[jira] [Commented] (FLINK-34529) Projection cannot be pushed down through rank operator.

yisha zhou (Jira) Thu, 07 Mar 2024 03:21:35 -0800


    [ 
https://issues.apache.org/jira/browse/FLINK-34529?page=com.atlassian.jira.plugin.system.issuetabpanels:comment-tabpanel&focusedCommentId=17824368#comment-17824368
 ]


yisha zhou commented on FLINK-34529:
------------------------------------

Hi, [~libenchao] , [~lincoln.86xy] , I got some updates about the solution.  I 
prepared to :
 # add `ProjectWindowTransposeRule` into PROJECT_RULES(used in 
`PROJECT_REWRITE` and `LOGICAL`),
 # remove `CalcRankTransposeRule` from `LOGICAL_REWRITE` 

For {*}Action 1{*}, there is optimization regression in one test, I'm not sure 
if we can ignore it and optimize the case in other way. The test is 
`RankTest#testRankWithAnotherRankAsInput`.

The original plan is 
{code:java}
Calc(select=[CAST(w0$o0 AS INTEGER) AS rn1, CAST(w0$o0_0 AS INTEGER) AS rn2])
+- Rank(strategy=[UpdateFastStrategy[0,2,3]], rankType=[ROW_NUMBER], 
rankRange=[rankStart=1, rankEnd=200], partitionBy=[a], orderBy=[b DESC], 
select=[a, b, c, w0$o0, w0$o0_0])
   +- Exchange(distribution=[hash[a]])
      +- Rank(strategy=[AppendFastStrategy], rankType=[ROW_NUMBER], 
rankRange=[rankStart=1, rankEnd=100], partitionBy=[a, c], orderBy=[b DESC], 
select=[a, b, c, w0$o0])
         +- Exchange(distribution=[hash[a, c]])
            +- Calc(select=[a, b, c])
               +- DataStreamScan(table=[[default_catalog, default_database, 
MyTable]], fields=[a, b, c, proctime, rowtime]) {code}
The changed plan is 
{code:java}
Calc(select=[CAST(w0$o0 AS INTEGER) AS rn1, CAST(w0$o0_0 AS INTEGER) AS rn2])

MATERIAL PROVIDED =
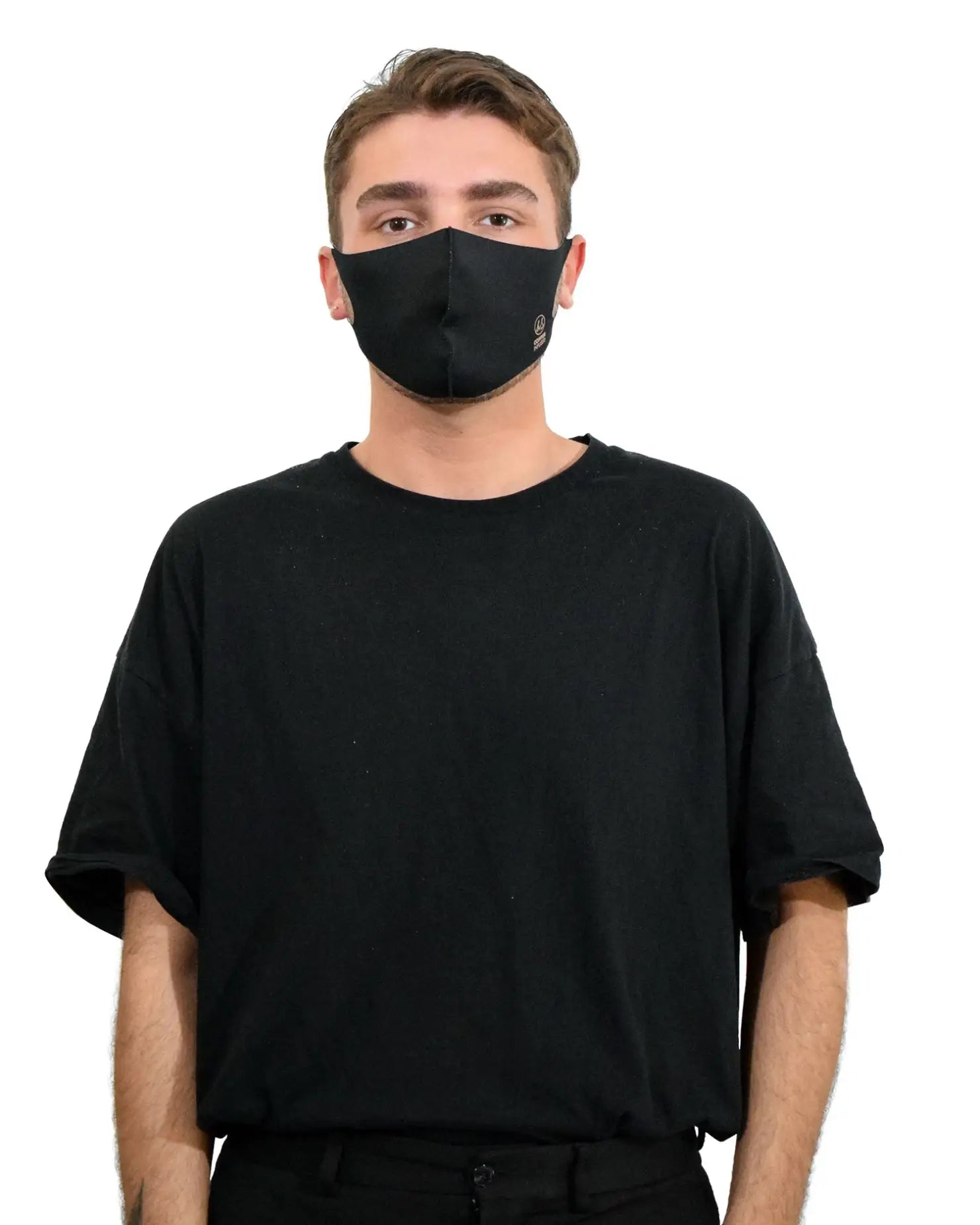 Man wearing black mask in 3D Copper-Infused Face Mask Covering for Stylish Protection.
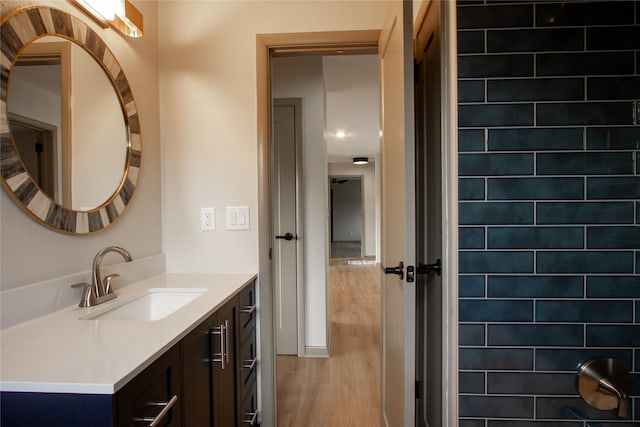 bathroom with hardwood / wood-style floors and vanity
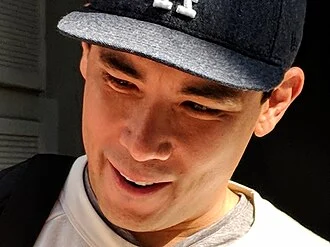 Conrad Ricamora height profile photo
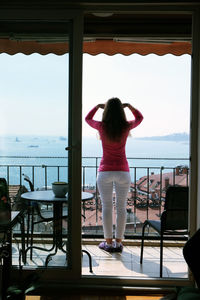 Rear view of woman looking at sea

ASSIGNMENT = Repeat the portion of the Jira comment starting at "The original plan" and ending at "c, w0$o0, w0$o0_0])", word for word. Rely only on the Jira comment and not on the data.

RESPONSE =
The original plan is 
{code:java}
Calc(select=[CAST(w0$o0 AS INTEGER) AS rn1, CAST(w0$o0_0 AS INTEGER) AS rn2])
+- Rank(strategy=[UpdateFastStrategy[0,2,3]], rankType=[ROW_NUMBER], 
rankRange=[rankStart=1, rankEnd=200], partitionBy=[a], orderBy=[b DESC], 
select=[a, b, c, w0$o0, w0$o0_0])